For some reason, I am not seeing the rainbows and sunshine this time, even though I was finally able to sit outside in sunshine Saturday. Which was lovely, but I was just feeling really, really lonely all day. Stuck, if you will. It has been a while since I have felt that way. I didn’t go to yoga due to my calf, I walked around a bit but tried to not overdo it because of said calf, and I just lacked all motivation. I took a rest day, hoping that it was just some overload of the muscle. I don’t think that it is.

Trying to stay positive. Zoe doesn't care.

Trying to stay positive. Zoe doesn’t care.

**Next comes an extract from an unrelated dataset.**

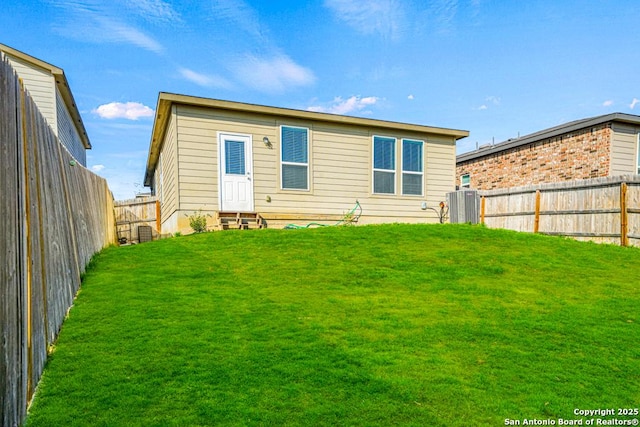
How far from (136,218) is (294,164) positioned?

I am really discouraged at the moment–as I said, I feel snakebit.  I wish I could say, eh, I’ll rest again. But I just rested EVERYTHING. If it was unhappy, it should have dealt with it then. I can’t even run 1/3 of the mileage of a few months ago without getting injured. And, to be honest? Sometimes it feels like running/working out is all that I have left, especially to fill my days. Sure, I can study, and that definitely takes up time, but other than that, I workout, I was going to yoga (but not anymore, so that is gone), and Alex is gone during the day. I blog (obviously) and I (try) to work on reviews and things for Ramblen. Job hunting has once again come to a standstill. With running, I felt like I was accomplishing something again, while these other developments are percolating. Plus, it showed me how much stronger I am, how the rest was really worth it.

couch cat

I probably should just pack this post away, let it just be more of a journal than anything. But it is where I am, and it is something that I know we will all deal with at some point or another. We’ll see what the next few days bring, but it is obvious I will not be running the LakeFront 10 miler Easter Weekend. Or going for a run on my birthday, when I will also be hanging out with Bart Yasso for a airing of “Finding Strong” at Fleetfeet South Loop. Yet again, another running-related event where I am down for the count.

It is times like these that I wish you all lived here in Chicago with me. I need a running/fitness/foodie/blogging community hug.

Honestly, I need a perngwehn.

Honestly, I need a perngwen.

And now I am going to go take pictures for Ramblen. Because they are awesome and deserve my best. Tomorrow I will hopefully be feeling much more like myself, now that I have gotten all of this out.

Anyone else feel like they are perpetually falling short? Or snakebit? 

Tell me one FREAKING AWESOME thought about anything.